While Well Done, This Director’s First Feature May Make Viewers Feel Like They Are Living ‘Inside the Yellow Cocoon Shell’

A deadening uniformity of affect takes precedence, a kind of Bressonian tempering of emotions. Couple that with the deliberate tempo and you have a film of considerable merit that almost dares you to walk out on it.

Via Kino Lorber
Le Phong Vu in 'Inside the Yellow Cocoon Shell.' Via Kino Lorber

Who was it that said reading the entirety of Marcel Proust’s monumental novel can’t help but change one’s life — because one spends so much of life reading it? The statement came to mind while watching “Inside the Yellow Cocoon Shell,” the debut film from Vietnamese filmmaker Phạm Thiên Ân. A viewer won’t spend a lifetime watching it, but the minutes do rack up: It’s just shy of three hours.
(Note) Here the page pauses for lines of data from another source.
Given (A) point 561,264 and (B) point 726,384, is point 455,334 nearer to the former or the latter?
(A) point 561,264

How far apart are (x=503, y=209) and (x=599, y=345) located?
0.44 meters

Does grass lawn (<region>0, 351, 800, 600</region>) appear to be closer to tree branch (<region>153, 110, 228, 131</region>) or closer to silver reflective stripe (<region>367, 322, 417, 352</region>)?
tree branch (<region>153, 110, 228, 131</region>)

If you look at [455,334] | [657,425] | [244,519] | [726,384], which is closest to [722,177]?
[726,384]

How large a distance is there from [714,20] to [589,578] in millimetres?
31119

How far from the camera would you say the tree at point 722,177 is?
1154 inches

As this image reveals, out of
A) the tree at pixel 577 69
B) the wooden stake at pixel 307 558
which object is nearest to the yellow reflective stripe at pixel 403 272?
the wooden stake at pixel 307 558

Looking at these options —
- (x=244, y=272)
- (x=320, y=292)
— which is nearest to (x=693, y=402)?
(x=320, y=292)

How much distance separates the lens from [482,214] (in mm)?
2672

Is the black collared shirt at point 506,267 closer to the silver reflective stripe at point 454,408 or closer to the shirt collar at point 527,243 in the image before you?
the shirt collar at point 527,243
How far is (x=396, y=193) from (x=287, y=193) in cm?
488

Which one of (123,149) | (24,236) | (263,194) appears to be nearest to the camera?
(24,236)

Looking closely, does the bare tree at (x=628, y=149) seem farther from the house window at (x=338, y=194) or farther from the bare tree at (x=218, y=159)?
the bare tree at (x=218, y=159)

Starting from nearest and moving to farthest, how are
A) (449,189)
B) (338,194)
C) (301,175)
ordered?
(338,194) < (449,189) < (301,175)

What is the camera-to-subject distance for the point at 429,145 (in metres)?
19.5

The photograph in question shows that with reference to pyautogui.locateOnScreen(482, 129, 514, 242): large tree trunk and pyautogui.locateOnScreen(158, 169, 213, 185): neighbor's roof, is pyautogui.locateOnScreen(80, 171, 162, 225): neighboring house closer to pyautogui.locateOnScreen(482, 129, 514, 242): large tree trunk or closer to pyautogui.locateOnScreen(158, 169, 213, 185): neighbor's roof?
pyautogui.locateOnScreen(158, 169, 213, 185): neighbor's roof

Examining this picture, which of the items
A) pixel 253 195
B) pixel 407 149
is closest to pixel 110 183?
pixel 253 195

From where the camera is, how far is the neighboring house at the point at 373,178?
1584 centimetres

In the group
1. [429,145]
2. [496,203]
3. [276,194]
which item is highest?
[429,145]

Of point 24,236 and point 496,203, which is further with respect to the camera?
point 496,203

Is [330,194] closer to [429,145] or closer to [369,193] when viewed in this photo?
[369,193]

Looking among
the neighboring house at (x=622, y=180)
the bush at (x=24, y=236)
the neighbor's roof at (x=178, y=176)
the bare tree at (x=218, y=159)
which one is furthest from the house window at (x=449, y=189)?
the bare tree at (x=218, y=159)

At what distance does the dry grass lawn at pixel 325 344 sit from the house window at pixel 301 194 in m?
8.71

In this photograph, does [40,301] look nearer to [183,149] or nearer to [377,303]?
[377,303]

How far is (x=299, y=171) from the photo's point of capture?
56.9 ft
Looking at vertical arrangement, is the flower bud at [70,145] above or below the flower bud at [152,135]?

That doesn’t, by definition, make it a long picture in terms of aesthetic experience. Movies can zip by quickly or move at a measured pace whatever their length. A good film creates and sustains its own logic, generating interest and tension through the employment of the medium’s internal dynamics. The quality of a given picture is, in significant part, dependent on how well it makes chronological time a moot point.

“Inside the Yellow Cocoon Shell” has been crafted with no little precision and an abundance of forethought. Mr. Ân’s knack for composition is second to none. The orchestration of the actors, both laterally across the screen and within the space of a given setting, is as calibrated as the movement of the camera — which, on the whole, moves gradually. Given that the majority of scenes are extended single takes, it makes sense that the director served as his own editor. Choreography, not montage, is the rule.

Mr. Ân leans heavily on his director of photography, Dinh Duy Hung, and sound editors, Vuong Gia Bao and Xander Toh, all of whom bring a jeweler’s attention to their jobs. Characters are obscured by screens or seen through windows in dark interiors. Their interactions are mediated by architecture when they aren’t engulfed within the verdant topography of the Vietnamese landscape. Voices and sounds, the latter more numerous than the former, achieve an almost preternatural import.

The film begins in Saigon with a trio of 20-something guys, one of whom is our protagonist Thien (Le Phong Vu). They’re sitting at an outdoor cafe, drinking, smoking, and discussing the nature and limitations of faith. A nearby motorcycle accident interrupts their digressions, but only briefly. Any thought extended toward those affected by the crash is waylaid by a trip to the sauna and a visit with a masseuse.

Thien has been doing his utmost to ignore the incessant buzzing of his cellphone. He ultimately picks up to learn that his 5-year-old nephew, Đạo (Nguyễn Thịnh), is in the emergency room. Đạo’s mother, Thien’s sister-in-law Teresa, has died in a motorcycle accident. Is this the same accident that happened earlier? Given the occluded nature of Mr. Ân’s screenplay, it’s best not to make ready assumptions.

Thien is tasked with the care of Đạo and brings him to the family’s hometown out in the sticks. As the funeral services take place, Thien is prompted to locate his older brother and Đạo’s father Tấm. Why Tấm abandoned his family and has long been incommunicado is a subject barely touched upon and never explicitly divulged. In the meantime, Thien reconnects with Thảo (Nguyễn Thị Trúc Quỳnh), a former paramour who has since become a nun.

It’s tempting to describe Thien and Thảo’s reunion as being dour in nature, but everyone in Mr. Mr. Ân’s picture is down at the mouth. A kind of existential lassitude blankets the movie and, with it, a begrudging way with dialogue. Only in a flashback to an earlier stage of Thien and Thảo’s relationship do we get any sense of engagement, vitality, or connectedness. 

Otherwise, a deadening uniformity of affect takes precedence, a kind of Bressonian tempering of emotions. Couple that with a tempo that doesn’t always differentiate between the fulsome and the indulgent, and you have a film of considerable merit that almost dares you to walk out on it. That one doesn’t is testament to Mr. Ân’s gifts. Still, a modicum of sweetening and shortening would make his humanism less chary and his art less daunting.